### Data below
□ □ □ □

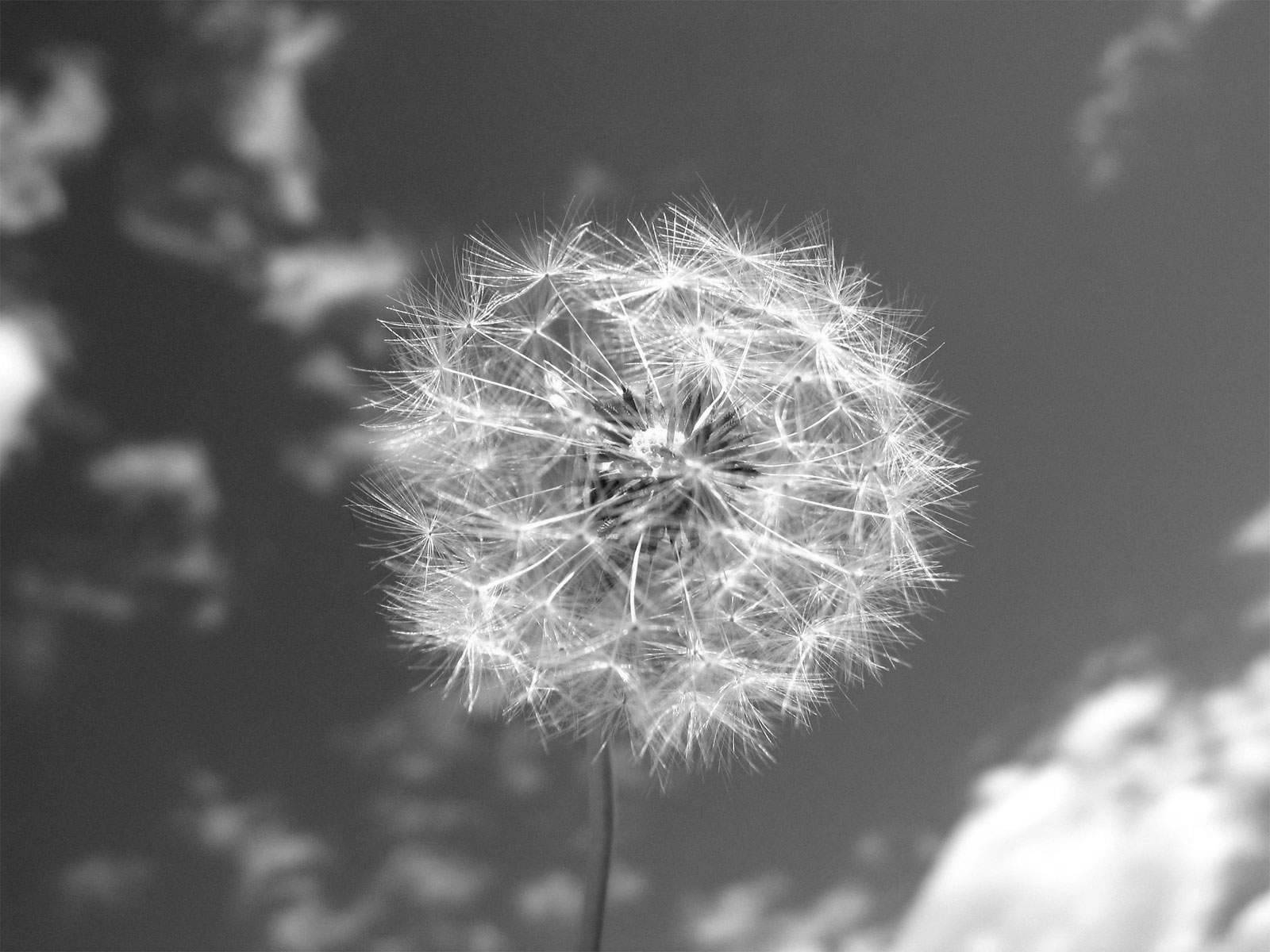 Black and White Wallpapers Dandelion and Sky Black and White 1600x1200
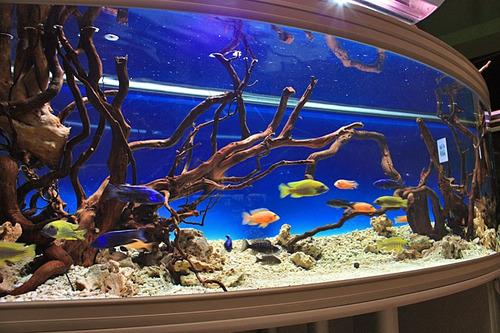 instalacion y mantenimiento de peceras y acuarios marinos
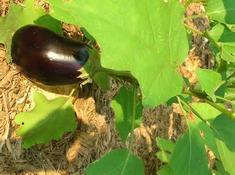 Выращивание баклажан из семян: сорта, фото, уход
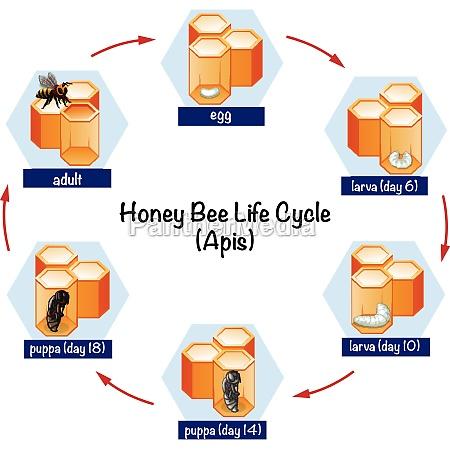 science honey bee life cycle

□ □ □ □

### What the task requires
From the material above, reproduce everything verbatim except the pictures.

### Task result
 Black and White Wallpapers Dandelion and Sky Black and White 1600x1200
 instalacion y mantenimiento de peceras y acuarios marinos
 Выращивание баклажан из семян: сорта, фото, уход
 science honey bee life cycle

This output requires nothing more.